Make your own decisions about the structure of the XML.

Sample answer

      url: scheme, -":", -"//", authority, -"/", 
           path, (-"?", query)?, (-"#", fragment)?.
   scheme: letter+.
authority: host, port?.
     host: sub++-".".
      sub: letter+.
     path: segment**-"/".
  segment: ~["/?#"]*.
    query: ~["# "]*.
 fragment: ~[" "; #a]*.
  -letter: ["a"-"z"]; ["A"-"Z"]; ["0"-"9"].
     port: -":", ["0"-"9"]+.

Insertions

Up to now, all output characters came from the input.

But you can add other characters, by putting a "+" before a string or encoding.

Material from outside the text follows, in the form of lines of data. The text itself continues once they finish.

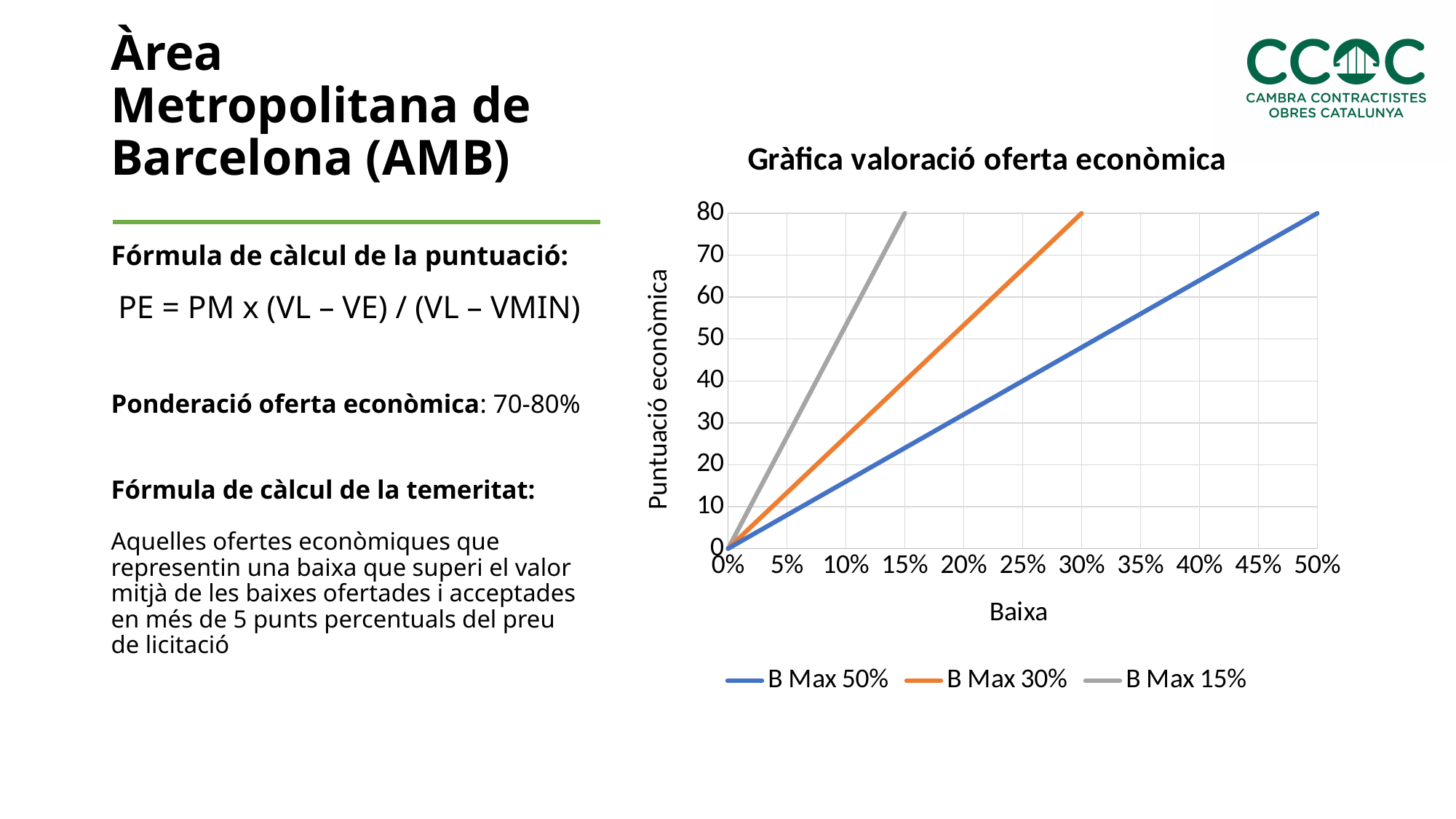
Is the Puntuació econòmica of the B Max 15% line at a Baixa of 10% greater or less than 50? greater What is the title of the chart? Gràfica valoració oferta econòmica How many series does the legend of the chart list? 3 Do the values of the B Max 50% series rise or fall as Baixa increases along the x axis? rise Which series reaches a Puntuació econòmica of 80 at the smallest Baixa? B Max 15% Is the Puntuació econòmica of the B Max 50% line at a Baixa of 20% greater or less than 40? less What Puntuació econòmica does the B Max 15% line reach at a Baixa of 15%? 80 What colour is the B Max 30% line in the chart? orange At a Baixa of 10%, which series has the higher Puntuació econòmica, B Max 15% or B Max 50%? B Max 15% What kind of chart is shown on the slide? line chart What Puntuació econòmica does the B Max 50% line reach at a Baixa of 50%? 80 What Puntuació econòmica does the B Max 30% line reach at a Baixa of 30%? 80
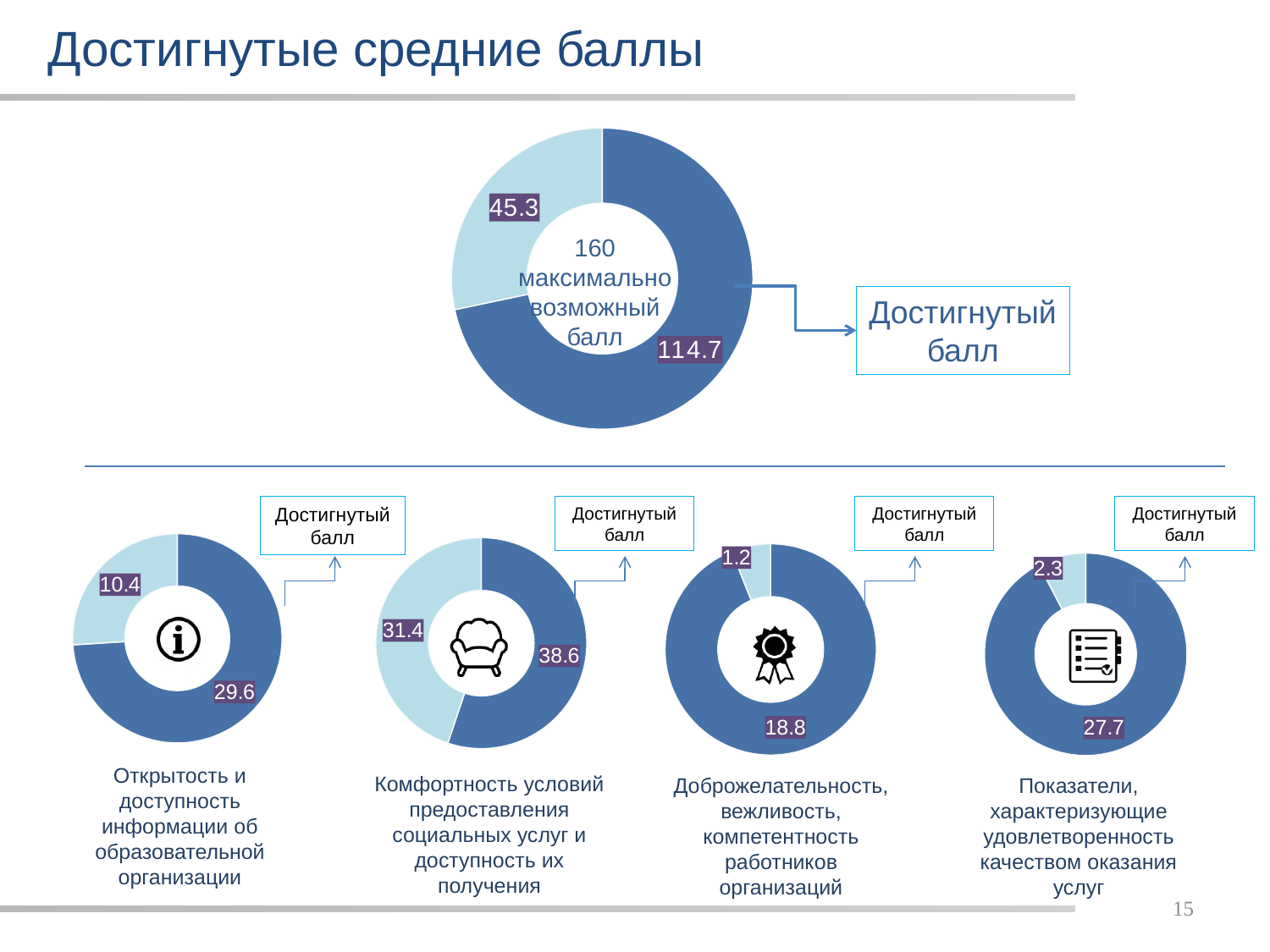
On the large donut chart at the top of the slide, what value is shown on the light blue segment? 45.3 What maximum possible score is stated in the centre of the large donut chart at the top of the slide? 160 On the large donut chart at the top of the slide, what is the achieved score (Достигнутый балл) shown on the dark blue segment? 114.7 On the bottom-right donut chart (Показатели, характеризующие удовлетворенность качеством оказания услуг), what value is shown on the light blue segment? 2.3 Among the four small donut charts at the bottom of the slide, which one has the highest achieved score on its dark blue segment? Комфортность условий предоставления социальных услуг и доступность их получения (38.6) On the large donut chart at the top of the slide, what is the difference between the two segment values, 114.7 and 45.3? 69.4 On the third donut chart from the left at the bottom (Доброжелательность, вежливость, компетентность работников организаций), what is the achieved score shown on the dark blue segment? 18.8 What type of chart is used for the large chart at the top of the slide? Donut chart On the third donut chart from the left at the bottom, what is the total of the two segment values, 18.8 and 1.2? 20.0 On the second donut chart from the left at the bottom (Комфортность условий предоставления социальных услуг), what value is shown on the light blue segment? 31.4 On the bottom-left donut chart (Открытость и доступность информации об образовательной организации), what is the achieved score shown on the dark blue segment? 29.6 How many donut charts are shown on the slide in total? 5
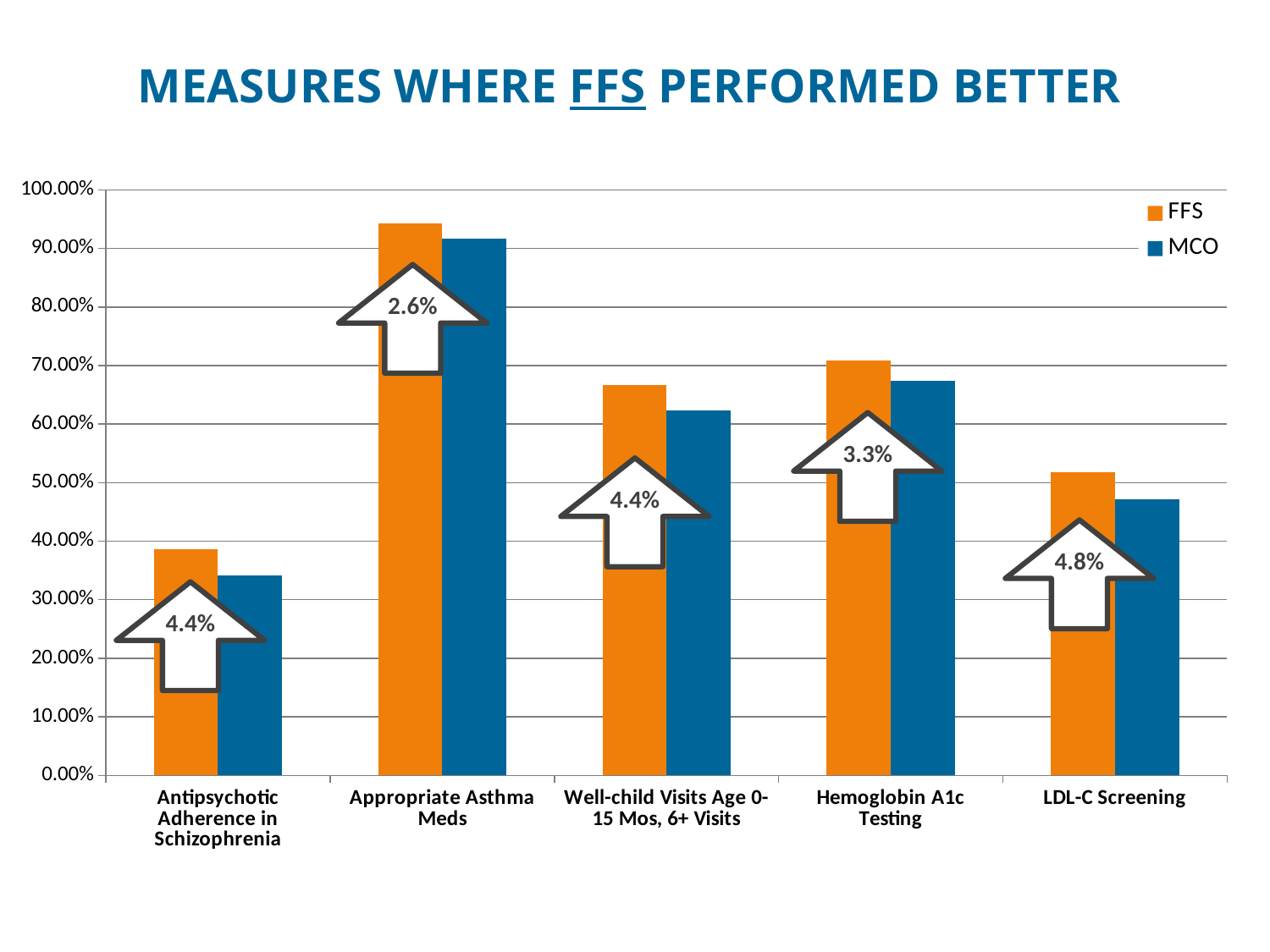
According to the arrow label, by how much did FFS outperform MCO on LDL-C Screening? 4.8% Is the FFS value for Well-child Visits Age 0-15 Mos, 6+ Visits greater or less than 60.00%? greater Which measure has the highest FFS value? Appropriate Asthma Meds Which measure has the lowest MCO value? Antipsychotic Adherence in Schizophrenia Is the MCO value for LDL-C Screening greater or less than 50.00%? less What kind of chart is shown on the slide? bar chart How many measures (categories) are shown on the x axis? 5 Is the FFS value for Appropriate Asthma Meds greater or less than 90.00%? greater How many series does the legend list? 2 Which series is shown in orange in the legend? FFS For Hemoglobin A1c Testing, which is larger, the FFS value or the MCO value? FFS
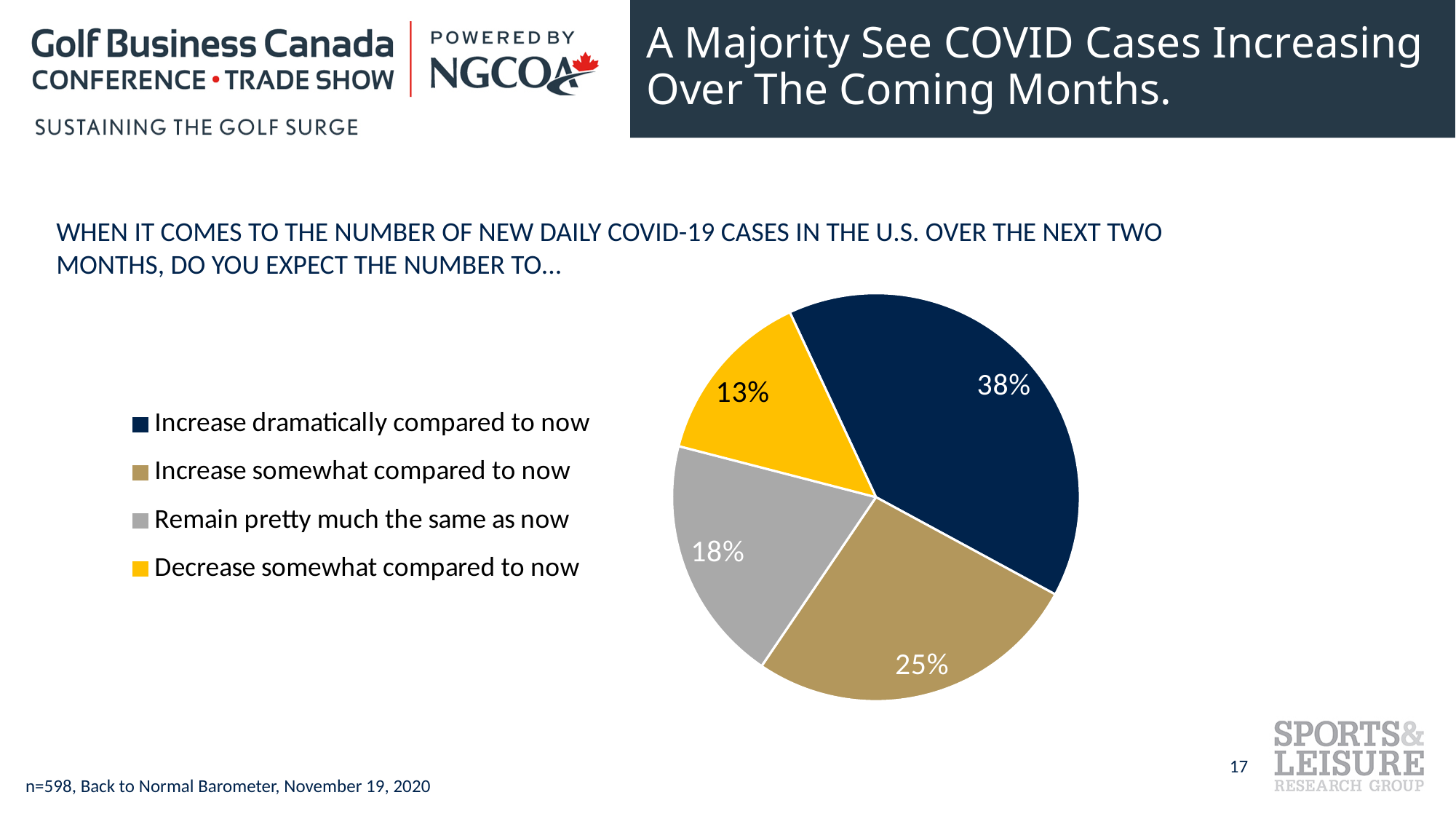
What percentage of respondents expect COVID-19 cases to decrease somewhat compared to now? 13% Which response has the largest share of the pie? Increase dramatically compared to now Which is larger: the share for 'Increase somewhat compared to now' or 'Remain pretty much the same as now'? Increase somewhat compared to now Which response has the smallest share of the pie? Decrease somewhat compared to now What type of chart is shown on the slide? Pie chart Which colour represents 'Decrease somewhat compared to now' in the pie chart? Yellow What is the combined percentage of respondents who expect cases to increase (dramatically or somewhat)? 63% What is the difference in percentage points between 'Increase dramatically compared to now' and 'Decrease somewhat compared to now'? 25 What percentage of respondents expect COVID-19 cases to remain pretty much the same as now? 18% What percentage of respondents expect COVID-19 cases to increase somewhat compared to now? 25% What percentage of respondents expect COVID-19 cases to increase dramatically compared to now? 38% How many categories are shown in the pie chart? 4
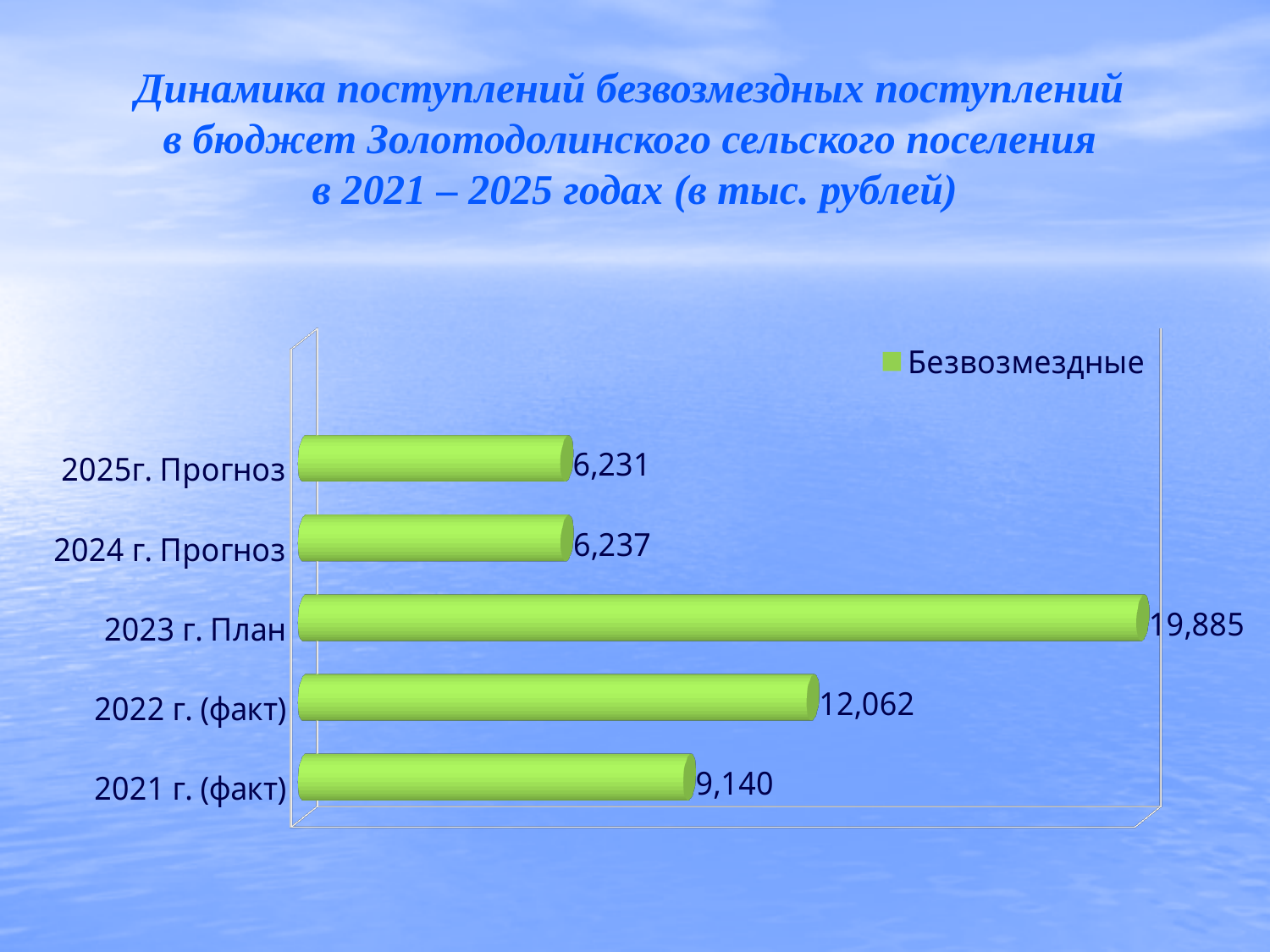
What is the difference between the values for 2022 г. (факт) and 2021 г. (факт)? 2,922 Which category has the highest value? 2023 г. План What kind of chart is shown on the slide? Bar chart What series name does the legend show? Безвозмездные What is the difference between the values for 2023 г. План and 2022 г. (факт)? 7,823 What is the value for 2022 г. (факт)? 12,062 What is the value for 2023 г. План? 19,885 What is the value for 2021 г. (факт)? 9,140 What is the value for 2025г. Прогноз? 6,231 Which is larger, the value for 2022 г. (факт) or the value for 2021 г. (факт)? 2022 г. (факт) What is the value for 2024 г. Прогноз? 6,237 How many categories are shown in the chart? 5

For instance, with this input, representing a series of positive and negative numbers:

100,200,(300),400

the following ixml adds an extra attribute to the root element, adds plus signs to positive numbers, and deletes the brackets and adds a minus sign to negative numbers:

  data: value++-",", @source.
source: +"ixml".
 value: pos; neg.
  -pos: +"+", digit+.
  -neg: +"-", -"(", digit+, -")".
-digit: ["0"-"9"].

The above input would produce

<data source="ixml">
   <value>+100</value>
   <value>+200</value>
   <value>-300</value>
   <value>+400</value>
</data>

Exercise

Accept dates with two- or four-digit years, but output them with four digits, so that 31/12/23 and 31/12/2023 give the same result.

Sample Answer

 date: day, -"/", month, -"/", year.
  day: d, d?.
month: d, d.
 year: d, d, d, d;
       +"20", d, d.
   -d: ["0"-"9"].

The end

You might like to marvel at the ixml definition of ixml in the specification, a thing of rare wonder. For instance a rule is

rule: (mark, s)?, name, s, ["=:"], s, -alts, ".".

which you can now read: an optional mark, a name, a colon or equals, and alternatives, followed by a point.

Note how this rule is defining itself.